* Brano scelto *

# # # #

Gli insegnamenti gnostico-esoterici all’origine delle opere di Meyrink si propongono il ritorno all’unità originaria. La ricercatrice Alessandra Pepe ha interpretato in chiave junghiana il mito dell’androgino come il tentativo di “realizzare la totalità conscia e inconscia della psiche attraverso l’integrazione del proprio Sé”, illustrando, quindi, il tema dell’androginia, consistente nella “conquista del proprio istinto sessuale […] tramite l’unione con il principio femminile presente nell’uomo”, come rivisitazione simbolica del junghiano processo d’individuazione. Così le donne dei romanzi di Meyrink sarebbero personificazioni dell’elemento femminile che l’uomo deve integrare per conseguire l’unità. In questo senso Meyrink, prima ancora di Jung avrebbe compreso il significato simbolico delle “nozze alchemiche”, significato che si cela nelle leggende che ci tramandano un legame nuziale tra Cristo e la Maddalena.

La storicità del Codice da Vinci
In un campo come l’esoterismo che bandisce l’oggettività quantificabile della scienza empirica, una cosa certa è la mancanza assoluta di prove sia storiche sia letterarie riguardanti un fantomatico matrimonio tra Gesù e la Maddalena. Ciò non esclude la possibilità, ma elude il polverone che un romanzo, e si badi bene, soltanto un romanzo e non un saggio, ha sollevato. Si è dimenticato troppo presto che l’astuta pubblicazione di Dan Brown è soltanto un’opera di fantasia, per quanto si riferisca in modo fin troppo evidente a opere saggistiche quali Il Santo Graal di Baigent, Lincoln e Leigh e L’eredità messianica di Sir Gardner.

# # # #

* Dati forniti *
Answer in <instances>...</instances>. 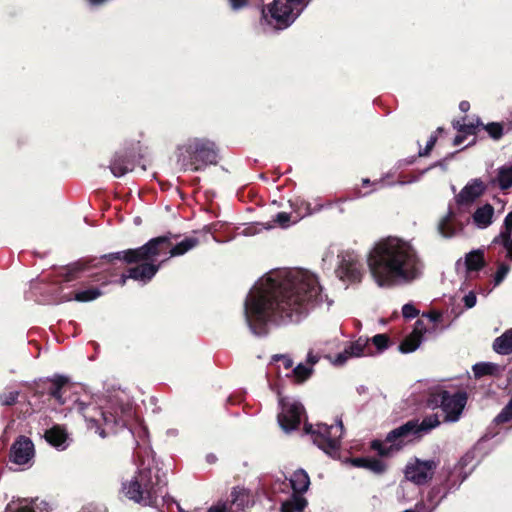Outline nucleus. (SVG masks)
<instances>
[{"mask_svg": "<svg viewBox=\"0 0 512 512\" xmlns=\"http://www.w3.org/2000/svg\"><path fill=\"white\" fill-rule=\"evenodd\" d=\"M133 162L127 155L116 154L110 163V170L115 177H122L133 170Z\"/></svg>", "mask_w": 512, "mask_h": 512, "instance_id": "obj_23", "label": "nucleus"}, {"mask_svg": "<svg viewBox=\"0 0 512 512\" xmlns=\"http://www.w3.org/2000/svg\"><path fill=\"white\" fill-rule=\"evenodd\" d=\"M437 466L438 462L433 459L420 460L414 458L405 467V478L416 485H423L432 479Z\"/></svg>", "mask_w": 512, "mask_h": 512, "instance_id": "obj_13", "label": "nucleus"}, {"mask_svg": "<svg viewBox=\"0 0 512 512\" xmlns=\"http://www.w3.org/2000/svg\"><path fill=\"white\" fill-rule=\"evenodd\" d=\"M470 108V104L469 102L467 101H462L460 102L459 104V109L462 111V112H467Z\"/></svg>", "mask_w": 512, "mask_h": 512, "instance_id": "obj_55", "label": "nucleus"}, {"mask_svg": "<svg viewBox=\"0 0 512 512\" xmlns=\"http://www.w3.org/2000/svg\"><path fill=\"white\" fill-rule=\"evenodd\" d=\"M418 314H419V310L416 309V307L413 304L407 303V304L403 305V307H402V315H403V317H405L407 319H413Z\"/></svg>", "mask_w": 512, "mask_h": 512, "instance_id": "obj_44", "label": "nucleus"}, {"mask_svg": "<svg viewBox=\"0 0 512 512\" xmlns=\"http://www.w3.org/2000/svg\"><path fill=\"white\" fill-rule=\"evenodd\" d=\"M230 9L234 12L240 11L249 5V0H226Z\"/></svg>", "mask_w": 512, "mask_h": 512, "instance_id": "obj_46", "label": "nucleus"}, {"mask_svg": "<svg viewBox=\"0 0 512 512\" xmlns=\"http://www.w3.org/2000/svg\"><path fill=\"white\" fill-rule=\"evenodd\" d=\"M370 339L367 337H359L357 340L350 342L345 347L347 348L349 355L353 358L362 357L365 355H370L371 352L369 349Z\"/></svg>", "mask_w": 512, "mask_h": 512, "instance_id": "obj_27", "label": "nucleus"}, {"mask_svg": "<svg viewBox=\"0 0 512 512\" xmlns=\"http://www.w3.org/2000/svg\"><path fill=\"white\" fill-rule=\"evenodd\" d=\"M465 265L469 271H477L484 265V254L481 250L469 252L465 257Z\"/></svg>", "mask_w": 512, "mask_h": 512, "instance_id": "obj_32", "label": "nucleus"}, {"mask_svg": "<svg viewBox=\"0 0 512 512\" xmlns=\"http://www.w3.org/2000/svg\"><path fill=\"white\" fill-rule=\"evenodd\" d=\"M512 420V396L508 404L496 416L494 421L496 423H507Z\"/></svg>", "mask_w": 512, "mask_h": 512, "instance_id": "obj_36", "label": "nucleus"}, {"mask_svg": "<svg viewBox=\"0 0 512 512\" xmlns=\"http://www.w3.org/2000/svg\"><path fill=\"white\" fill-rule=\"evenodd\" d=\"M352 463L354 466L366 468L375 474H382L386 471L385 463L375 458H356Z\"/></svg>", "mask_w": 512, "mask_h": 512, "instance_id": "obj_28", "label": "nucleus"}, {"mask_svg": "<svg viewBox=\"0 0 512 512\" xmlns=\"http://www.w3.org/2000/svg\"><path fill=\"white\" fill-rule=\"evenodd\" d=\"M415 425L406 422L405 424L390 431L385 439V442L375 440L372 442V448L381 456H388L393 450L398 451L411 440Z\"/></svg>", "mask_w": 512, "mask_h": 512, "instance_id": "obj_10", "label": "nucleus"}, {"mask_svg": "<svg viewBox=\"0 0 512 512\" xmlns=\"http://www.w3.org/2000/svg\"><path fill=\"white\" fill-rule=\"evenodd\" d=\"M218 152L214 142L205 138H191L178 148V162L185 168L199 171L217 163Z\"/></svg>", "mask_w": 512, "mask_h": 512, "instance_id": "obj_5", "label": "nucleus"}, {"mask_svg": "<svg viewBox=\"0 0 512 512\" xmlns=\"http://www.w3.org/2000/svg\"><path fill=\"white\" fill-rule=\"evenodd\" d=\"M494 243H501L506 251V258L512 261V237H495Z\"/></svg>", "mask_w": 512, "mask_h": 512, "instance_id": "obj_40", "label": "nucleus"}, {"mask_svg": "<svg viewBox=\"0 0 512 512\" xmlns=\"http://www.w3.org/2000/svg\"><path fill=\"white\" fill-rule=\"evenodd\" d=\"M73 410L80 413L89 429H95V432L102 438L106 437V428L114 432L115 427H124L126 425V415L130 414V408H121L120 412L102 410L91 403H85L82 400H75L73 403Z\"/></svg>", "mask_w": 512, "mask_h": 512, "instance_id": "obj_4", "label": "nucleus"}, {"mask_svg": "<svg viewBox=\"0 0 512 512\" xmlns=\"http://www.w3.org/2000/svg\"><path fill=\"white\" fill-rule=\"evenodd\" d=\"M105 0H89V2L93 5L102 4Z\"/></svg>", "mask_w": 512, "mask_h": 512, "instance_id": "obj_59", "label": "nucleus"}, {"mask_svg": "<svg viewBox=\"0 0 512 512\" xmlns=\"http://www.w3.org/2000/svg\"><path fill=\"white\" fill-rule=\"evenodd\" d=\"M34 452L33 442L25 436H20L11 446L10 460L17 465H26L32 461Z\"/></svg>", "mask_w": 512, "mask_h": 512, "instance_id": "obj_14", "label": "nucleus"}, {"mask_svg": "<svg viewBox=\"0 0 512 512\" xmlns=\"http://www.w3.org/2000/svg\"><path fill=\"white\" fill-rule=\"evenodd\" d=\"M290 484L294 492L303 493L307 491L310 479L306 471L299 469L292 474Z\"/></svg>", "mask_w": 512, "mask_h": 512, "instance_id": "obj_29", "label": "nucleus"}, {"mask_svg": "<svg viewBox=\"0 0 512 512\" xmlns=\"http://www.w3.org/2000/svg\"><path fill=\"white\" fill-rule=\"evenodd\" d=\"M454 213L451 209H449L444 215L437 226L439 234L444 238H452L457 235V233L461 230L460 227L456 226L453 221Z\"/></svg>", "mask_w": 512, "mask_h": 512, "instance_id": "obj_22", "label": "nucleus"}, {"mask_svg": "<svg viewBox=\"0 0 512 512\" xmlns=\"http://www.w3.org/2000/svg\"><path fill=\"white\" fill-rule=\"evenodd\" d=\"M130 278L129 277V270L127 271V274H123L119 280V283L123 286L126 283V280Z\"/></svg>", "mask_w": 512, "mask_h": 512, "instance_id": "obj_57", "label": "nucleus"}, {"mask_svg": "<svg viewBox=\"0 0 512 512\" xmlns=\"http://www.w3.org/2000/svg\"><path fill=\"white\" fill-rule=\"evenodd\" d=\"M436 403H440V407L445 414V421L457 422L467 403V394L465 392H457L450 394L448 391L442 390L434 395Z\"/></svg>", "mask_w": 512, "mask_h": 512, "instance_id": "obj_11", "label": "nucleus"}, {"mask_svg": "<svg viewBox=\"0 0 512 512\" xmlns=\"http://www.w3.org/2000/svg\"><path fill=\"white\" fill-rule=\"evenodd\" d=\"M231 502L229 507L226 505H217L209 509V512H244L251 503V496L246 489H234L231 493Z\"/></svg>", "mask_w": 512, "mask_h": 512, "instance_id": "obj_16", "label": "nucleus"}, {"mask_svg": "<svg viewBox=\"0 0 512 512\" xmlns=\"http://www.w3.org/2000/svg\"><path fill=\"white\" fill-rule=\"evenodd\" d=\"M309 214V211L307 210L304 214H298L299 218H303L305 215Z\"/></svg>", "mask_w": 512, "mask_h": 512, "instance_id": "obj_60", "label": "nucleus"}, {"mask_svg": "<svg viewBox=\"0 0 512 512\" xmlns=\"http://www.w3.org/2000/svg\"><path fill=\"white\" fill-rule=\"evenodd\" d=\"M325 299L317 276L310 271H271L250 289L244 302L245 321L254 335L265 336L270 324L299 322Z\"/></svg>", "mask_w": 512, "mask_h": 512, "instance_id": "obj_1", "label": "nucleus"}, {"mask_svg": "<svg viewBox=\"0 0 512 512\" xmlns=\"http://www.w3.org/2000/svg\"><path fill=\"white\" fill-rule=\"evenodd\" d=\"M290 219V214L286 212H279L274 218V223L281 227H287L289 225Z\"/></svg>", "mask_w": 512, "mask_h": 512, "instance_id": "obj_48", "label": "nucleus"}, {"mask_svg": "<svg viewBox=\"0 0 512 512\" xmlns=\"http://www.w3.org/2000/svg\"><path fill=\"white\" fill-rule=\"evenodd\" d=\"M166 237L168 238V246L166 248H164V250L161 253V255H162L169 248V256L167 258H165L166 261L171 257L184 255L185 253L192 250L199 244V240L197 238L188 237V238H185L184 240H182L180 243L170 247L171 246L170 238L168 236H166Z\"/></svg>", "mask_w": 512, "mask_h": 512, "instance_id": "obj_21", "label": "nucleus"}, {"mask_svg": "<svg viewBox=\"0 0 512 512\" xmlns=\"http://www.w3.org/2000/svg\"><path fill=\"white\" fill-rule=\"evenodd\" d=\"M370 341L375 345L378 352H383L388 348L389 338L386 334H377Z\"/></svg>", "mask_w": 512, "mask_h": 512, "instance_id": "obj_37", "label": "nucleus"}, {"mask_svg": "<svg viewBox=\"0 0 512 512\" xmlns=\"http://www.w3.org/2000/svg\"><path fill=\"white\" fill-rule=\"evenodd\" d=\"M423 316L427 317L429 319V321L432 323H436V322L440 321V319H441V314L439 312H435V311L424 314Z\"/></svg>", "mask_w": 512, "mask_h": 512, "instance_id": "obj_53", "label": "nucleus"}, {"mask_svg": "<svg viewBox=\"0 0 512 512\" xmlns=\"http://www.w3.org/2000/svg\"><path fill=\"white\" fill-rule=\"evenodd\" d=\"M102 295V292L98 288H88L75 293L74 300L78 302H89L97 299Z\"/></svg>", "mask_w": 512, "mask_h": 512, "instance_id": "obj_34", "label": "nucleus"}, {"mask_svg": "<svg viewBox=\"0 0 512 512\" xmlns=\"http://www.w3.org/2000/svg\"><path fill=\"white\" fill-rule=\"evenodd\" d=\"M472 370L476 378H481L486 375H497L500 371V367L495 363L480 362L474 364Z\"/></svg>", "mask_w": 512, "mask_h": 512, "instance_id": "obj_31", "label": "nucleus"}, {"mask_svg": "<svg viewBox=\"0 0 512 512\" xmlns=\"http://www.w3.org/2000/svg\"><path fill=\"white\" fill-rule=\"evenodd\" d=\"M494 215V207L489 203H485L475 209L471 218L475 227L486 229L493 223Z\"/></svg>", "mask_w": 512, "mask_h": 512, "instance_id": "obj_18", "label": "nucleus"}, {"mask_svg": "<svg viewBox=\"0 0 512 512\" xmlns=\"http://www.w3.org/2000/svg\"><path fill=\"white\" fill-rule=\"evenodd\" d=\"M18 396H19L18 391L5 392L0 396L1 404L12 405L16 402Z\"/></svg>", "mask_w": 512, "mask_h": 512, "instance_id": "obj_43", "label": "nucleus"}, {"mask_svg": "<svg viewBox=\"0 0 512 512\" xmlns=\"http://www.w3.org/2000/svg\"><path fill=\"white\" fill-rule=\"evenodd\" d=\"M417 180H418V177H412L411 179H409L407 181H398L397 184L405 185V184H408V183L416 182Z\"/></svg>", "mask_w": 512, "mask_h": 512, "instance_id": "obj_56", "label": "nucleus"}, {"mask_svg": "<svg viewBox=\"0 0 512 512\" xmlns=\"http://www.w3.org/2000/svg\"><path fill=\"white\" fill-rule=\"evenodd\" d=\"M168 246V238L159 236L149 240L143 246L136 249L114 252L104 255L103 258L109 261L123 260L127 263L139 262L142 260H150L161 255L164 248Z\"/></svg>", "mask_w": 512, "mask_h": 512, "instance_id": "obj_8", "label": "nucleus"}, {"mask_svg": "<svg viewBox=\"0 0 512 512\" xmlns=\"http://www.w3.org/2000/svg\"><path fill=\"white\" fill-rule=\"evenodd\" d=\"M492 183L501 190H507L512 187V164L504 165L497 169V174Z\"/></svg>", "mask_w": 512, "mask_h": 512, "instance_id": "obj_25", "label": "nucleus"}, {"mask_svg": "<svg viewBox=\"0 0 512 512\" xmlns=\"http://www.w3.org/2000/svg\"><path fill=\"white\" fill-rule=\"evenodd\" d=\"M485 130L494 140L500 139L503 135V126L500 123H489L485 126Z\"/></svg>", "mask_w": 512, "mask_h": 512, "instance_id": "obj_38", "label": "nucleus"}, {"mask_svg": "<svg viewBox=\"0 0 512 512\" xmlns=\"http://www.w3.org/2000/svg\"><path fill=\"white\" fill-rule=\"evenodd\" d=\"M292 375L298 383L307 380L312 374V368L304 364H298L292 371Z\"/></svg>", "mask_w": 512, "mask_h": 512, "instance_id": "obj_35", "label": "nucleus"}, {"mask_svg": "<svg viewBox=\"0 0 512 512\" xmlns=\"http://www.w3.org/2000/svg\"><path fill=\"white\" fill-rule=\"evenodd\" d=\"M306 434L311 436L313 443L324 453L336 457L339 453L340 442L343 435V423L336 421L333 425L318 423L316 425L305 424Z\"/></svg>", "mask_w": 512, "mask_h": 512, "instance_id": "obj_7", "label": "nucleus"}, {"mask_svg": "<svg viewBox=\"0 0 512 512\" xmlns=\"http://www.w3.org/2000/svg\"><path fill=\"white\" fill-rule=\"evenodd\" d=\"M423 339L418 335L411 332L399 345V350L402 353L414 352L422 343Z\"/></svg>", "mask_w": 512, "mask_h": 512, "instance_id": "obj_33", "label": "nucleus"}, {"mask_svg": "<svg viewBox=\"0 0 512 512\" xmlns=\"http://www.w3.org/2000/svg\"><path fill=\"white\" fill-rule=\"evenodd\" d=\"M436 136H431L429 138V140L427 141V144H426V147L424 148V150H421L419 151V155L420 156H427L429 154V152L431 151V149L434 147L435 143H436Z\"/></svg>", "mask_w": 512, "mask_h": 512, "instance_id": "obj_51", "label": "nucleus"}, {"mask_svg": "<svg viewBox=\"0 0 512 512\" xmlns=\"http://www.w3.org/2000/svg\"><path fill=\"white\" fill-rule=\"evenodd\" d=\"M389 177V174L385 175L384 177H382L381 179L377 180V181H374L372 183L373 186H375V189H378V188H382L384 187L385 185H387L386 183V179ZM362 184L363 186H368L371 184V181L368 179V178H364L362 180Z\"/></svg>", "mask_w": 512, "mask_h": 512, "instance_id": "obj_50", "label": "nucleus"}, {"mask_svg": "<svg viewBox=\"0 0 512 512\" xmlns=\"http://www.w3.org/2000/svg\"><path fill=\"white\" fill-rule=\"evenodd\" d=\"M163 485L158 476L153 477L152 467L141 462L136 473L122 483V493L129 500L143 506H154L163 497Z\"/></svg>", "mask_w": 512, "mask_h": 512, "instance_id": "obj_3", "label": "nucleus"}, {"mask_svg": "<svg viewBox=\"0 0 512 512\" xmlns=\"http://www.w3.org/2000/svg\"><path fill=\"white\" fill-rule=\"evenodd\" d=\"M207 459H208V461L212 462V461H214V456H208Z\"/></svg>", "mask_w": 512, "mask_h": 512, "instance_id": "obj_61", "label": "nucleus"}, {"mask_svg": "<svg viewBox=\"0 0 512 512\" xmlns=\"http://www.w3.org/2000/svg\"><path fill=\"white\" fill-rule=\"evenodd\" d=\"M9 512H49L47 504L38 499H23L7 506Z\"/></svg>", "mask_w": 512, "mask_h": 512, "instance_id": "obj_20", "label": "nucleus"}, {"mask_svg": "<svg viewBox=\"0 0 512 512\" xmlns=\"http://www.w3.org/2000/svg\"><path fill=\"white\" fill-rule=\"evenodd\" d=\"M476 300V295L472 292L466 294L463 298L464 305L469 309L476 305Z\"/></svg>", "mask_w": 512, "mask_h": 512, "instance_id": "obj_52", "label": "nucleus"}, {"mask_svg": "<svg viewBox=\"0 0 512 512\" xmlns=\"http://www.w3.org/2000/svg\"><path fill=\"white\" fill-rule=\"evenodd\" d=\"M510 272V266L506 263H500L494 276L495 286L499 285Z\"/></svg>", "mask_w": 512, "mask_h": 512, "instance_id": "obj_39", "label": "nucleus"}, {"mask_svg": "<svg viewBox=\"0 0 512 512\" xmlns=\"http://www.w3.org/2000/svg\"><path fill=\"white\" fill-rule=\"evenodd\" d=\"M311 0H274L262 9L260 23L267 29L283 30L288 28L308 6Z\"/></svg>", "mask_w": 512, "mask_h": 512, "instance_id": "obj_6", "label": "nucleus"}, {"mask_svg": "<svg viewBox=\"0 0 512 512\" xmlns=\"http://www.w3.org/2000/svg\"><path fill=\"white\" fill-rule=\"evenodd\" d=\"M351 358H353V357L351 355H349V352H348L347 348L345 347L342 352L338 353L334 357V359L332 360V363L334 365L342 366Z\"/></svg>", "mask_w": 512, "mask_h": 512, "instance_id": "obj_45", "label": "nucleus"}, {"mask_svg": "<svg viewBox=\"0 0 512 512\" xmlns=\"http://www.w3.org/2000/svg\"><path fill=\"white\" fill-rule=\"evenodd\" d=\"M412 332L423 339L424 334L427 332V327L422 319H418L415 322V326Z\"/></svg>", "mask_w": 512, "mask_h": 512, "instance_id": "obj_49", "label": "nucleus"}, {"mask_svg": "<svg viewBox=\"0 0 512 512\" xmlns=\"http://www.w3.org/2000/svg\"><path fill=\"white\" fill-rule=\"evenodd\" d=\"M499 237L512 236V211L509 212L503 222V228L498 235Z\"/></svg>", "mask_w": 512, "mask_h": 512, "instance_id": "obj_42", "label": "nucleus"}, {"mask_svg": "<svg viewBox=\"0 0 512 512\" xmlns=\"http://www.w3.org/2000/svg\"><path fill=\"white\" fill-rule=\"evenodd\" d=\"M45 439L49 444L58 450H65L69 445V437L66 430L60 426L55 425L45 432Z\"/></svg>", "mask_w": 512, "mask_h": 512, "instance_id": "obj_19", "label": "nucleus"}, {"mask_svg": "<svg viewBox=\"0 0 512 512\" xmlns=\"http://www.w3.org/2000/svg\"><path fill=\"white\" fill-rule=\"evenodd\" d=\"M493 349L496 353L501 355H509L512 353V328L505 331L494 340Z\"/></svg>", "mask_w": 512, "mask_h": 512, "instance_id": "obj_26", "label": "nucleus"}, {"mask_svg": "<svg viewBox=\"0 0 512 512\" xmlns=\"http://www.w3.org/2000/svg\"><path fill=\"white\" fill-rule=\"evenodd\" d=\"M281 412L278 414V423L285 432L298 428L304 415L303 405L292 398H281Z\"/></svg>", "mask_w": 512, "mask_h": 512, "instance_id": "obj_12", "label": "nucleus"}, {"mask_svg": "<svg viewBox=\"0 0 512 512\" xmlns=\"http://www.w3.org/2000/svg\"><path fill=\"white\" fill-rule=\"evenodd\" d=\"M465 121V119H463ZM480 124L479 120H477V123H468L465 122L461 123L460 121L454 122V127L458 129L460 132L466 133V134H474L476 127Z\"/></svg>", "mask_w": 512, "mask_h": 512, "instance_id": "obj_41", "label": "nucleus"}, {"mask_svg": "<svg viewBox=\"0 0 512 512\" xmlns=\"http://www.w3.org/2000/svg\"><path fill=\"white\" fill-rule=\"evenodd\" d=\"M486 190V185L481 179H472L456 195L458 205H469L480 198Z\"/></svg>", "mask_w": 512, "mask_h": 512, "instance_id": "obj_17", "label": "nucleus"}, {"mask_svg": "<svg viewBox=\"0 0 512 512\" xmlns=\"http://www.w3.org/2000/svg\"><path fill=\"white\" fill-rule=\"evenodd\" d=\"M272 362H280L286 370L290 369L293 365L292 359L287 355H274L272 357Z\"/></svg>", "mask_w": 512, "mask_h": 512, "instance_id": "obj_47", "label": "nucleus"}, {"mask_svg": "<svg viewBox=\"0 0 512 512\" xmlns=\"http://www.w3.org/2000/svg\"><path fill=\"white\" fill-rule=\"evenodd\" d=\"M157 257L150 260L139 261V265L129 269V277L142 284H146L156 275L166 259L156 263Z\"/></svg>", "mask_w": 512, "mask_h": 512, "instance_id": "obj_15", "label": "nucleus"}, {"mask_svg": "<svg viewBox=\"0 0 512 512\" xmlns=\"http://www.w3.org/2000/svg\"><path fill=\"white\" fill-rule=\"evenodd\" d=\"M371 278L380 288L410 285L422 278L424 261L412 242L389 236L376 242L366 255Z\"/></svg>", "mask_w": 512, "mask_h": 512, "instance_id": "obj_2", "label": "nucleus"}, {"mask_svg": "<svg viewBox=\"0 0 512 512\" xmlns=\"http://www.w3.org/2000/svg\"><path fill=\"white\" fill-rule=\"evenodd\" d=\"M338 264L335 270L337 277L347 283H358L364 276V266L361 256L355 251H342L338 254Z\"/></svg>", "mask_w": 512, "mask_h": 512, "instance_id": "obj_9", "label": "nucleus"}, {"mask_svg": "<svg viewBox=\"0 0 512 512\" xmlns=\"http://www.w3.org/2000/svg\"><path fill=\"white\" fill-rule=\"evenodd\" d=\"M408 422L415 425V429H413V435L415 437H420L423 434L429 433L432 429L436 428L440 424L437 415L427 416L421 422L418 420H411Z\"/></svg>", "mask_w": 512, "mask_h": 512, "instance_id": "obj_24", "label": "nucleus"}, {"mask_svg": "<svg viewBox=\"0 0 512 512\" xmlns=\"http://www.w3.org/2000/svg\"><path fill=\"white\" fill-rule=\"evenodd\" d=\"M273 225H268L267 227H265L266 229H269V228H272Z\"/></svg>", "mask_w": 512, "mask_h": 512, "instance_id": "obj_62", "label": "nucleus"}, {"mask_svg": "<svg viewBox=\"0 0 512 512\" xmlns=\"http://www.w3.org/2000/svg\"><path fill=\"white\" fill-rule=\"evenodd\" d=\"M54 388L50 391V395L60 404L64 405L67 403V399L63 397L66 392L67 378L64 376H57L53 380Z\"/></svg>", "mask_w": 512, "mask_h": 512, "instance_id": "obj_30", "label": "nucleus"}, {"mask_svg": "<svg viewBox=\"0 0 512 512\" xmlns=\"http://www.w3.org/2000/svg\"><path fill=\"white\" fill-rule=\"evenodd\" d=\"M463 142V137L462 136H456L455 139H454V145H460L462 144Z\"/></svg>", "mask_w": 512, "mask_h": 512, "instance_id": "obj_58", "label": "nucleus"}, {"mask_svg": "<svg viewBox=\"0 0 512 512\" xmlns=\"http://www.w3.org/2000/svg\"><path fill=\"white\" fill-rule=\"evenodd\" d=\"M318 356L312 354L311 352L308 353L307 355V362L309 365H307L308 367H313L314 364H316L318 362Z\"/></svg>", "mask_w": 512, "mask_h": 512, "instance_id": "obj_54", "label": "nucleus"}]
</instances>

# # # #

Prosegui il brano su Meyrink e sul Codice da Vinci a partire dall'ultima frase riportata.

Una critica del romanzo in questione dovrebbe pertanto spostarsi alle opere che lo hanno ispirato: Dan Brown gioca infatti tra realtà e fantasia come si conviene a un romanziere e i molti dati errati che sono stati inseriti tra le pagine del Codice sono stati accolti per veri e possono fuorviare il lettore meno esperto, ma sono solo il frutto di un’elaborazione fantastica

Le origini del Codice
Ritornando alle tesi che cita implicitamente e che, ricordiamo, gli sono costate un’accusa per plagio, Brown ha dato vita a quello che è stato definito un romanzo sul mistero di Rennes Le Chateau senza Rennes Le Chateau.
Per Lincoln e compagni, infatti, l’abate Sauniere avrebbe trovato il sepolcro di Maria Maddalena con documenti che testimonierebbero la sacra discendenza di Gesù. Ma Brown non nomina mai la piccola località francese anche se il curatore del Louvre trovato morto all’inizio del romanzo si chiama proprio Sauniere…
Non è neppure un’intuizione di Dan Brown l’interpretazione del Graal con coppa-utero, e neppure l’etimologia Sang Real connessa con il sangue reale del Cristo.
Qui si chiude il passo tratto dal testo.